Overall, DuckDB is moving further out of its initial niche of an in-process database for interactive analytics into a core building block of modern data architecture. We have been playing with Quack for a while now, and are quite excited to hear what you are going to build with it. If you have any suggestions on how Quack could be improved, let us know! And hey, the MythBusters have already proven that a duck’s quack echos, so let's see what kind of noise this leads to.
There are of course a lot of things still to do. First off, we are going to integrate Quack into DuckLake, so that it becomes possible to use a remote DuckDB server as a DuckLake catalog! We expect this to greatly improve performance, especially with inlining. Next, we are going to polish Quack over the coming months and release a first production release together with DuckDB v2.0 when it's coming in fall this year. We plan for example to enable auto-installation and auto-loading of the Quack extension whenever it is needed. Using our new parser, we are also planning to improve on the syntax for talking to remote SQL databases from DuckDB. On the core DuckDB side, we plan to work on greatly increasing the transactions per second achievable, so we can scale transactions far beyond eight parallel threads.
Further on, we are thinking about allowing extensions to the Quack protocol beyond authentication and authorization, for example, by allowing DuckDB extensions to add new protocol messages and the code to handle them. And we are also thinking about adding a replication protocol on top of Quack so that changes to a DuckDB instance can be replicated to other servers, for example to set up a cluster of read replicas.
If you want to learn more about Quack – and hear about its initial adoption – join our community conference, DuckCon #7, on June 24. DuckCon will start with the “State of the Duck” talk presented by the co-creators of DuckDB. You can either join in-person or watch the online stream on YouTube.
PS: We have a separate page for the Quack project, make sure you give it a visit.
We would like to thank Boaz Leskes from MotherDuck for sharing their lessons learned from building the MotherDuck protocol with us. We also want to thank Philip Moore from GizmoSQL / GizmoData, who has blazed this trail for us already and shown that client-server DuckDB is a very worthwhile thing.
We also have to address one of the few elephants in the room: why on earth did we not use the existing Arrow Flight SQL protocol? It’s there. It’s available. There are existing implementations. We see the value in Arrow and related projects like ADBC: they are interchange APIs like ODBC and JDBC before them aimed at reducing friction in exchanging data between systems. And that works pretty well.

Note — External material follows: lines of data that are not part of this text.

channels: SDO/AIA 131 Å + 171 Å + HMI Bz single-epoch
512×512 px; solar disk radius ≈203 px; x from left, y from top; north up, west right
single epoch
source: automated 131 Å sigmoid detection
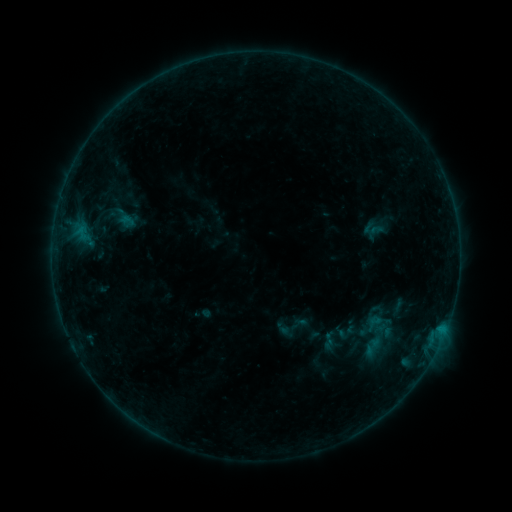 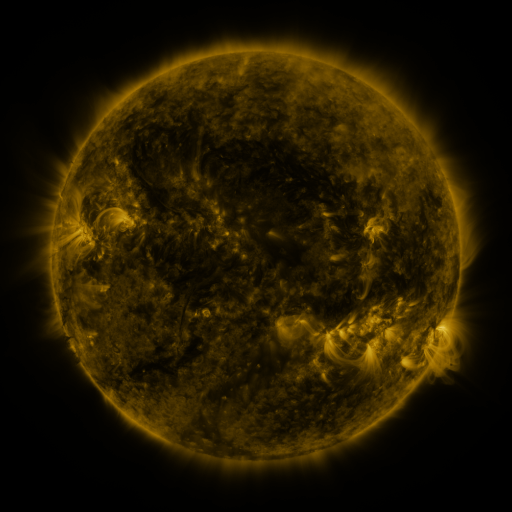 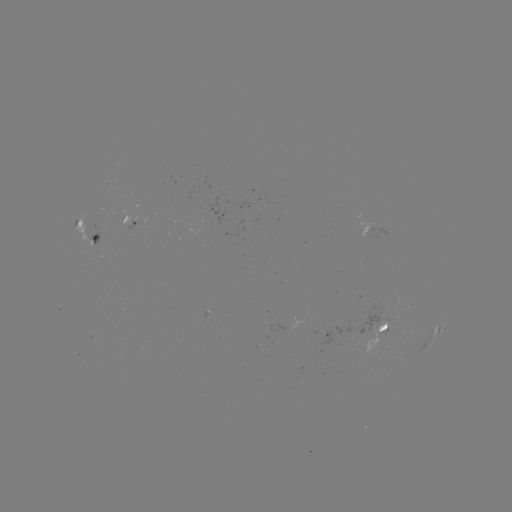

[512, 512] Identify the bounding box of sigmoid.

However, we are also wary of using interchange formats like Arrow inside DuckDB. And while DuckDB’s internal structures for query intermediates are in some ways close to Arrow, in other ways they are quite different. We feel that in order to be able to keep innovating in data systems, we cannot allow ourselves to be restricted by formats that are controlled externally. This is why we use our own serialization in Quack. If we want to add a new data type or protocol message, we can ship tomorrow.
Deep down, there is also one fateful design decision in Arrow Flight SQL: every single query requires at least two protocol round trips, CommandStatementQuery and DoGet. This is not ideal for small updates like in our second experiment above, especially in higher-latency environments. As mentioned, we designed Quack to be able to do single-round trip query execution and result fetching for small queries.